### Work to be completed
Convert the records below into a JSON list of strings, with each line as its own string and blank lines omitted.

### Records for the exercise
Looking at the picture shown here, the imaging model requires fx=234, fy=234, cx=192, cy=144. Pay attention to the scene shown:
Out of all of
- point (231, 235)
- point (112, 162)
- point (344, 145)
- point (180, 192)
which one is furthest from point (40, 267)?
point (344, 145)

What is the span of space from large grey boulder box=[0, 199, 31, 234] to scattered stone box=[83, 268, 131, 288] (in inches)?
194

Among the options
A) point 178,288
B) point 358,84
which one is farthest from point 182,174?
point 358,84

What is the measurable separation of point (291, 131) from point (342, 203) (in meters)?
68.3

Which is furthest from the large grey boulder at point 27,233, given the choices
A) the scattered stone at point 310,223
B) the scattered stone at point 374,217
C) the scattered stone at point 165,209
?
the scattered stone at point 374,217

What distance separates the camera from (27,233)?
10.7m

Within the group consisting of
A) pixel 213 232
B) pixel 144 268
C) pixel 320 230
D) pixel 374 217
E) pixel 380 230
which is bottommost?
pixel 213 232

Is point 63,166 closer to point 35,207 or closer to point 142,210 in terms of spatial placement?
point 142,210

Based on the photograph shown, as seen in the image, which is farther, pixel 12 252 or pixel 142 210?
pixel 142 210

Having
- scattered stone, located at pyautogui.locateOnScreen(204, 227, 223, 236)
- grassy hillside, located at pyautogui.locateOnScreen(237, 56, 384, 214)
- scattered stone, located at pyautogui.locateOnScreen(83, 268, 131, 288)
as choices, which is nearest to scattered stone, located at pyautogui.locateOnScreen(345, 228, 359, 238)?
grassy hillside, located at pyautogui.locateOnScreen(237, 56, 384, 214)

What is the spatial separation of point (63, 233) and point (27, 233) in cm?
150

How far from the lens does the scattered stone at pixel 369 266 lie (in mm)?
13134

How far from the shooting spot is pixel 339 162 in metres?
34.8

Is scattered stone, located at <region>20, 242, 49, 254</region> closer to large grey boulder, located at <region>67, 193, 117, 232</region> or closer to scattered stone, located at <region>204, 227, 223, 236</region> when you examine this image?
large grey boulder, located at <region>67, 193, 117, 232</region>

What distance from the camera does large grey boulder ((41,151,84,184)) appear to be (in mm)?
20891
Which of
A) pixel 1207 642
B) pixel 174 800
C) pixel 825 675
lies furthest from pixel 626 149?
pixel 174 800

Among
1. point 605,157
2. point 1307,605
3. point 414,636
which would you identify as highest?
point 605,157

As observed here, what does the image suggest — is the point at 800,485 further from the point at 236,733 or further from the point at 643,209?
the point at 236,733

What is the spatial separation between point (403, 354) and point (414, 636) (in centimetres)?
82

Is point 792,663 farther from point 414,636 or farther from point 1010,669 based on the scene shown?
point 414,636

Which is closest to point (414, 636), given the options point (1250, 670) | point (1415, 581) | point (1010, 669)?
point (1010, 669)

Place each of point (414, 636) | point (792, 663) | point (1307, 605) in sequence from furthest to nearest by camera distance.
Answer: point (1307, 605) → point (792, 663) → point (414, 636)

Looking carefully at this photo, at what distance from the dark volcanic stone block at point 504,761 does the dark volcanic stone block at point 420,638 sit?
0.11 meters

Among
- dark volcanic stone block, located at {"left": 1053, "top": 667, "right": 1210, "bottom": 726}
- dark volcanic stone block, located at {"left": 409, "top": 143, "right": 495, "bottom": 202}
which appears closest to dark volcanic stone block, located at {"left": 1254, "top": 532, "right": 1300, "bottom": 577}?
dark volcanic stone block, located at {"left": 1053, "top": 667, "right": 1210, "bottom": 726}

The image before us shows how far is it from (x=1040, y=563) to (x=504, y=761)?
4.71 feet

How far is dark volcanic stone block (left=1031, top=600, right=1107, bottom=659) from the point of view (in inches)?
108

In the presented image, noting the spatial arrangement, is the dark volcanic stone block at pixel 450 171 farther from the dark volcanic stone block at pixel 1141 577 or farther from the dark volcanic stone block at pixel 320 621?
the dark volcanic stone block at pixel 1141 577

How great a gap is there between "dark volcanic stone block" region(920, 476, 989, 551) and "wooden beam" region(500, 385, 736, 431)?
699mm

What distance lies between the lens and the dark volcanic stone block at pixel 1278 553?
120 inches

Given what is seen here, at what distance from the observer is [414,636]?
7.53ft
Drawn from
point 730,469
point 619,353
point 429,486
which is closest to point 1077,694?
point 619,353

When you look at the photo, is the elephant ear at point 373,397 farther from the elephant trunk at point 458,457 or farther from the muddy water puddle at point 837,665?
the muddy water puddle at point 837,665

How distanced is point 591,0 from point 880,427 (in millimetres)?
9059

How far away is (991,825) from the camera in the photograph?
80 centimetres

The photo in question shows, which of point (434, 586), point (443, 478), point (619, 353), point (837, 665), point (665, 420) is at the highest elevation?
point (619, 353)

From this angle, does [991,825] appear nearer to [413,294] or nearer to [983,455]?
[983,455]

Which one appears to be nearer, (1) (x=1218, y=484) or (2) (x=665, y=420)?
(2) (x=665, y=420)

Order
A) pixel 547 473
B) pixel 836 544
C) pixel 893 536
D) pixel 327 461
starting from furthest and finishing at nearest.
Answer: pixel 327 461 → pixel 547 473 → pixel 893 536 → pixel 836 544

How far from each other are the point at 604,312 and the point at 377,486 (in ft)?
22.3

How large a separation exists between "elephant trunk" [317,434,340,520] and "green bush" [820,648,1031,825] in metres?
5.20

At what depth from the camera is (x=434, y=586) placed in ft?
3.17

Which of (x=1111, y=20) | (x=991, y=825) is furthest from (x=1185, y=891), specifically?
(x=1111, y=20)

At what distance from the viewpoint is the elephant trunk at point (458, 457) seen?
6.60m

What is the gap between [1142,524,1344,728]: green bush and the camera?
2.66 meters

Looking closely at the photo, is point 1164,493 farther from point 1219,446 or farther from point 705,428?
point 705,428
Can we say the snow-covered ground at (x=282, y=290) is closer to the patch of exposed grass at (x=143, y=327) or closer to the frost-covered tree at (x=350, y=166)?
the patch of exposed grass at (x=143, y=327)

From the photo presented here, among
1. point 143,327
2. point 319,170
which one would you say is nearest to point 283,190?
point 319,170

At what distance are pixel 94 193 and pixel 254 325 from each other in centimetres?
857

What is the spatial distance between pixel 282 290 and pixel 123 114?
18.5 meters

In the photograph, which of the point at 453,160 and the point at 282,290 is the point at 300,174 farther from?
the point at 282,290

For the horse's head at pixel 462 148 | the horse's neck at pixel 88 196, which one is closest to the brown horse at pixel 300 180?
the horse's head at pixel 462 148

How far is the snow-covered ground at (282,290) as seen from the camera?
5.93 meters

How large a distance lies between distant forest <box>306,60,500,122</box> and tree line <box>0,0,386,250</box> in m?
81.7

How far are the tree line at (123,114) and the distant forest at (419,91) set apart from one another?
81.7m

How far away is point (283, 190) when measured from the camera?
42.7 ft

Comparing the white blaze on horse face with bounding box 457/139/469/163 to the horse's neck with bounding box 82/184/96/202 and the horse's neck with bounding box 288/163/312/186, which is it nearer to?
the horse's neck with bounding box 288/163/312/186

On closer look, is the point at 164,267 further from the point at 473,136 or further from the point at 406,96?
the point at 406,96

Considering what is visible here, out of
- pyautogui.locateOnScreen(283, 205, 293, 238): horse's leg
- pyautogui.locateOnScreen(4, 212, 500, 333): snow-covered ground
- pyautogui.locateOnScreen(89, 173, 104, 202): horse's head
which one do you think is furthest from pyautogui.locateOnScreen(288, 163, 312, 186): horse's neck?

### Task response
[
  "Looking at the picture shown here, the imaging model requires fx=234, fy=234, cx=192, cy=144. Pay attention to the scene shown:",
  "Out of all of",
  "- point (231, 235)",
  "- point (112, 162)",
  "- point (344, 145)",
  "- point (180, 192)",
  "which one is furthest from point (40, 267)?",
  "point (344, 145)",
  "What is the span of space from large grey boulder box=[0, 199, 31, 234] to scattered stone box=[83, 268, 131, 288] (in inches)?",
  "194",
  "Among the options",
  "A) point 178,288",
  "B) point 358,84",
  "which one is farthest from point 182,174?",
  "point 358,84",
  "What is the measurable separation of point (291, 131) from point (342, 203) (in meters)?",
  "68.3",
  "Which is furthest from the large grey boulder at point 27,233, given the choices",
  "A) the scattered stone at point 310,223",
  "B) the scattered stone at point 374,217",
  "C) the scattered stone at point 165,209",
  "?",
  "the scattered stone at point 374,217",
  "What distance separates the camera from (27,233)?",
  "10.7m",
  "Within the group consisting of",
  "A) pixel 213 232",
  "B) pixel 144 268",
  "C) pixel 320 230",
  "D) pixel 374 217",
  "E) pixel 380 230",
  "which is bottommost?",
  "pixel 213 232",
  "Is point 63,166 closer to point 35,207 or closer to point 142,210 in terms of spatial placement?",
  "point 142,210",
  "Based on the photograph shown, as seen in the image, which is farther, pixel 12 252 or pixel 142 210?",
  "pixel 142 210",
  "Having",
  "- scattered stone, located at pyautogui.locateOnScreen(204, 227, 223, 236)",
  "- grassy hillside, located at pyautogui.locateOnScreen(237, 56, 384, 214)",
  "- scattered stone, located at pyautogui.locateOnScreen(83, 268, 131, 288)",
  "as choices, which is nearest to scattered stone, located at pyautogui.locateOnScreen(345, 228, 359, 238)?",
  "grassy hillside, located at pyautogui.locateOnScreen(237, 56, 384, 214)",
  "What is the spatial separation of point (63, 233) and point (27, 233) in cm?",
  "150",
  "How far from the lens does the scattered stone at pixel 369 266 lie (in mm)?",
  "13134",
  "How far from the shooting spot is pixel 339 162 in metres?",
  "34.8",
  "Is scattered stone, located at <region>20, 242, 49, 254</region> closer to large grey boulder, located at <region>67, 193, 117, 232</region> or closer to scattered stone, located at <region>204, 227, 223, 236</region> when you examine this image?",
  "large grey boulder, located at <region>67, 193, 117, 232</region>",
  "What distance from the camera does large grey boulder ((41,151,84,184)) appear to be (in mm)?",
  "20891",
  "Which of",
  "A) pixel 1207 642",
  "B) pixel 174 800",
  "C) pixel 825 675",
  "lies furthest from pixel 626 149?",
  "pixel 174 800",
  "Among",
  "1. point 605,157",
  "2. point 1307,605",
  "3. point 414,636",
  "which would you identify as highest?",
  "point 605,157",
  "As observed here, what does the image suggest — is the point at 800,485 further from the point at 236,733 or further from the point at 643,209?",
  "the point at 236,733",
  "What is the spatial separation between point (403, 354) and point (414, 636) (in centimetres)?",
  "82",
  "Is point 792,663 farther from point 414,636 or farther from point 1010,669 based on the scene shown?",
  "point 414,636",
  "Which is closest to point (414, 636), given the options point (1250, 670) | point (1415, 581) | point (1010, 669)?",
  "point (1010, 669)",
  "Place each of point (414, 636) | point (792, 663) | point (1307, 605) in sequence from furthest to nearest by camera distance.",
  "Answer: point (1307, 605) → point (792, 663) → point (414, 636)",
  "Looking carefully at this photo, at what distance from the dark volcanic stone block at point 504,761 does the dark volcanic stone block at point 420,638 sit?",
  "0.11 meters",
  "Among",
  "- dark volcanic stone block, located at {\"left\": 1053, \"top\": 667, \"right\": 1210, \"bottom\": 726}",
  "- dark volcanic stone block, located at {\"left\": 409, \"top\": 143, \"right\": 495, \"bottom\": 202}",
  "which appears closest to dark volcanic stone block, located at {\"left\": 1254, \"top\": 532, \"right\": 1300, \"bottom\": 577}?",
  "dark volcanic stone block, located at {\"left\": 1053, \"top\": 667, \"right\": 1210, \"bottom\": 726}",
  "The image before us shows how far is it from (x=1040, y=563) to (x=504, y=761)?",
  "4.71 feet",
  "How far is dark volcanic stone block (left=1031, top=600, right=1107, bottom=659) from the point of view (in inches)?",
  "108",
  "In the presented image, noting the spatial arrangement, is the dark volcanic stone block at pixel 450 171 farther from the dark volcanic stone block at pixel 1141 577 or farther from the dark volcanic stone block at pixel 320 621?",
  "the dark volcanic stone block at pixel 1141 577",
  "How great a gap is there between \"dark volcanic stone block\" region(920, 476, 989, 551) and \"wooden beam\" region(500, 385, 736, 431)?",
  "699mm",
  "What distance lies between the lens and the dark volcanic stone block at pixel 1278 553?",
  "120 inches",
  "Given what is seen here, at what distance from the observer is [414,636]?",
  "7.53ft",
  "Drawn from",
  "point 730,469",
  "point 619,353",
  "point 429,486",
  "which is closest to point 1077,694?",
  "point 619,353",
  "When you look at the photo, is the elephant ear at point 373,397 farther from the elephant trunk at point 458,457 or farther from the muddy water puddle at point 837,665?",
  "the muddy water puddle at point 837,665",
  "How distanced is point 591,0 from point 880,427 (in millimetres)?",
  "9059",
  "How far away is (991,825) from the camera in the photograph?",
  "80 centimetres",
  "The photo in question shows, which of point (434, 586), point (443, 478), point (619, 353), point (837, 665), point (665, 420) is at the highest elevation?",
  "point (619, 353)",
  "From this angle, does [991,825] appear nearer to [413,294] or nearer to [983,455]?",
  "[983,455]",
  "Which one appears to be nearer, (1) (x=1218, y=484) or (2) (x=665, y=420)?",
  "(2) (x=665, y=420)",
  "Order",
  "A) pixel 547 473",
  "B) pixel 836 544",
  "C) pixel 893 536",
  "D) pixel 327 461",
  "starting from furthest and finishing at nearest.",
  "Answer: pixel 327 461 → pixel 547 473 → pixel 893 536 → pixel 836 544",
  "How far from each other are the point at 604,312 and the point at 377,486 (in ft)?",
  "22.3",
  "How large a separation exists between \"elephant trunk\" [317,434,340,520] and \"green bush\" [820,648,1031,825] in metres?",
  "5.20",
  "At what depth from the camera is (x=434, y=586) placed in ft?",
  "3.17",
  "Which of (x=1111, y=20) | (x=991, y=825) is furthest from (x=1185, y=891), specifically?",
  "(x=1111, y=20)",
  "At what distance from the viewpoint is the elephant trunk at point (458, 457) seen?",
  "6.60m",
  "What is the gap between [1142,524,1344,728]: green bush and the camera?",
  "2.66 meters",
  "Looking closely at the photo, is point 1164,493 farther from point 1219,446 or farther from point 705,428?",
  "point 705,428",
  "Can we say the snow-covered ground at (x=282, y=290) is closer to the patch of exposed grass at (x=143, y=327) or closer to the frost-covered tree at (x=350, y=166)?",
  "the patch of exposed grass at (x=143, y=327)",
  "From the photo presented here, among",
  "1. point 143,327",
  "2. point 319,170",
  "which one would you say is nearest to point 283,190?",
  "point 319,170",
  "At what distance are pixel 94 193 and pixel 254 325 from each other in centimetres?",
  "857",
  "What is the spatial distance between pixel 282 290 and pixel 123 114?",
  "18.5 meters",
  "In the photograph, which of the point at 453,160 and the point at 282,290 is the point at 300,174 farther from?",
  "the point at 282,290",
  "For the horse's head at pixel 462 148 | the horse's neck at pixel 88 196, which one is closest to the brown horse at pixel 300 180?",
  "the horse's head at pixel 462 148",
  "How far is the snow-covered ground at (282,290) as seen from the camera?",
  "5.93 meters",
  "How large a distance lies between distant forest <box>306,60,500,122</box> and tree line <box>0,0,386,250</box> in m?",
  "81.7",
  "How far are the tree line at (123,114) and the distant forest at (419,91) set apart from one another?",
  "81.7m",
  "How far away is point (283, 190) when measured from the camera?",
  "42.7 ft",
  "Comparing the white blaze on horse face with bounding box 457/139/469/163 to the horse's neck with bounding box 82/184/96/202 and the horse's neck with bounding box 288/163/312/186, which is it nearer to?",
  "the horse's neck with bounding box 288/163/312/186",
  "On closer look, is the point at 164,267 further from the point at 473,136 or further from the point at 406,96?",
  "the point at 406,96",
  "Considering what is visible here, out of",
  "- pyautogui.locateOnScreen(283, 205, 293, 238): horse's leg",
  "- pyautogui.locateOnScreen(4, 212, 500, 333): snow-covered ground",
  "- pyautogui.locateOnScreen(89, 173, 104, 202): horse's head",
  "which one do you think is furthest from pyautogui.locateOnScreen(288, 163, 312, 186): horse's neck?"
]